Text passage:
━━━━
The Office for National Statistics (ONS) is committed to addressing the strategic recommendations made in the Bean Review of UK Economic Statistics, in line with our Economic Statistics and Analysis Strategy (ESAS). We intend to make use of VAT turnover data within the national accounts by the end of 2017 as part of this commitment.
The use of the VAT turnover dataset is one of the first steps towards transforming the way that we use large externally collected administrative data in preference to data collected via ONS survey. With this development and implementation of the VAT turnover dataset, we are helping to realise the potential of new technologies and methods that could deliver useful statistical data from a range of other externally collected data, including those from administrative data sources.
3.2 Scope of implementation and coverage
The use of VAT turnover data across relevant statistics within the national accounts is being considered for further strategic deployment. For 2017, we are working to implement VAT turnover in specific areas of the output measure of gross domestic product GDP(O), where the value and effectiveness of its use is carefully balanced against the risks and challenges that are to be overcome in order to deliver the solution.
We have evaluated the options following an internal review of our methodology, consultation with stakeholders, academic associates and international experts and have agreed that the best implementation strategy for the use of VAT turnover in 2017 lies in the creation of monthly time series data for industries as identified within the Standard Industrial Classification 2007 (SIC) structure, providing appropriate levels of detail for VAT turnover time series.
This data will primarily be used to create time series data representing output estimates for industries covered by the Monthly Business Survey (MBS). Details of the industries covered by the MBS can be found in the associated Quality and Methodology Information report.
Our agreed model for the initial implementation of VAT turnover data within the national accounts involves a combination of output estimates from both the MBS and the newly developed VAT turnover dataset. MBS data pertaining to the largest businesses will continue to be used as a timely and effective measure of these entities. This form of data retains detailed information about the typically complex structures of these business enterprises, which can be better understood via the usual liaison with survey respondents when necessary. The VAT turnover data will be initially employed to improve coverage of smaller businesses alongside existing MBS data, where coverage as a proportion of observations of all businesses can be vastly increased.
As part of our development of the new VAT processing platform, we are performing analysis to establish the suitability of our agreed approach for implementation in particular industries and the feasibility of replacing survey data with high-quality administrative data where possible to help realise the ESAS goal of compiling statistics at lower cost without compromising the quality of our statistics.
An important issue currently under analysis is the degree to which the VAT data can be used for detailed size bands for small businesses, for which we propose to initially investigate data for construction (SIC 41.2 to 43) and retail industries (SIC 47). Other industries to be covered by the VAT turnover dataset will make use of grouped employment size bands, though further investigation aims to assess the viability of using more detailed size band information.
━━━━
Task directions:
Extend the passage above on using VAT turnover data in the national accounts by picking up after its final sentence. The records that follow the passage come from a separate source.

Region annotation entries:
━━━━
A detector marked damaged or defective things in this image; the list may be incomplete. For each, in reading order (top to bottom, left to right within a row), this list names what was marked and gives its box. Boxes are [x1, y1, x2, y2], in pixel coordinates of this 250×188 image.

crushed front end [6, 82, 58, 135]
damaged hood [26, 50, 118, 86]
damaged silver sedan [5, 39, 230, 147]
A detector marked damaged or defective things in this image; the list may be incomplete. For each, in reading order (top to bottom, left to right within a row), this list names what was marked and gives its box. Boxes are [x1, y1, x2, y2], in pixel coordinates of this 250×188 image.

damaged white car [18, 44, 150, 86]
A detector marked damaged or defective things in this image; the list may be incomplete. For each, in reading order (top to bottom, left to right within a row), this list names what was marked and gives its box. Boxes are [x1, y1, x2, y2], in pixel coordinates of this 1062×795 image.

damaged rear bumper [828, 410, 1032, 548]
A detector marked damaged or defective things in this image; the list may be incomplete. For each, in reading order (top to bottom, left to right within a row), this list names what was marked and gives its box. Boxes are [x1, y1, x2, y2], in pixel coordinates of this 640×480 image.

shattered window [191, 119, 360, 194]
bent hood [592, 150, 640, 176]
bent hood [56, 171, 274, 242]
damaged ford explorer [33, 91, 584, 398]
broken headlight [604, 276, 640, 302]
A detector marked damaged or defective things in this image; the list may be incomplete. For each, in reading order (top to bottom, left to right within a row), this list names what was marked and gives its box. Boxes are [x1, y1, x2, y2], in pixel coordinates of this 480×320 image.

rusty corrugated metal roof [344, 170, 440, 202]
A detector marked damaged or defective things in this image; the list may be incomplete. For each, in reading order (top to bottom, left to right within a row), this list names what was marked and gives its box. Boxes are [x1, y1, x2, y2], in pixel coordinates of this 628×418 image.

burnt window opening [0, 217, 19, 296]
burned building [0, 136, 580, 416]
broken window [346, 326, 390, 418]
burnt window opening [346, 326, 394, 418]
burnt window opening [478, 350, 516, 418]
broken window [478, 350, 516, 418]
━━━━
Task output:
3.3 Comparison of data source coverage fundamentals
For the selected industries, construction and retail (SIC 41.2 to 43 and 47, respectively), we have provided MBS paradata to compare with the VAT turnover for the same industries. We provided information helpful for understanding the MBS paradata more generally in section 3 of our December 2015 VAT article.
Table 1: A comparison of the relative numbers of observations available from MBS, the VAT turnover dataset and the Inter-Departmental Business Register – Construction (SIC 41.2-43) – Correct as of January 2017
|Construction (SIC 41.2-43)||Monthly Business Survey employment size-band share of universe turnover||Monthly Business Survey forms despatched (November 2016)||VAT reporting units used in this article|
|Employment size band|
|<100 employment and turnover >£60m||3.3%||67||0.9%||Not applicable in VAT as already included within smaller employment bands above|
|Source: Office for National Statistics|
Download this table Table 1: A comparison of the relative numbers of observations available from MBS, the VAT turnover dataset and the Inter-Departmental Business Register – Construction (SIC 41.2-43) – Correct as of January 2017.xls (27.6 kB)
Table 2: A comparison of the relative numbers of observations available from MBS, the VAT turnover dataset and the Inter-Departmental Business Register – Retail (SIC 47) – Correct as of January 2017
|Retail (SIC 47)||Monthly Business Survey percentage share of universe turnover||Monthly Business Survey forms despatched (November 2016)||VAT reporting units used in this article|
|Employment size band|
|<100 employment and turnover >£60m||1.6%||16||0.3%||Not applicable in VAT as already included within smaller employment bands above|
|Source: Office for National Statistics|
Download this table Table 2: A comparison of the relative numbers of observations available from MBS, the VAT turnover dataset and the Inter-Departmental Business Register – Retail (SIC 47) – Correct as of January 2017.xls (20.0 kB)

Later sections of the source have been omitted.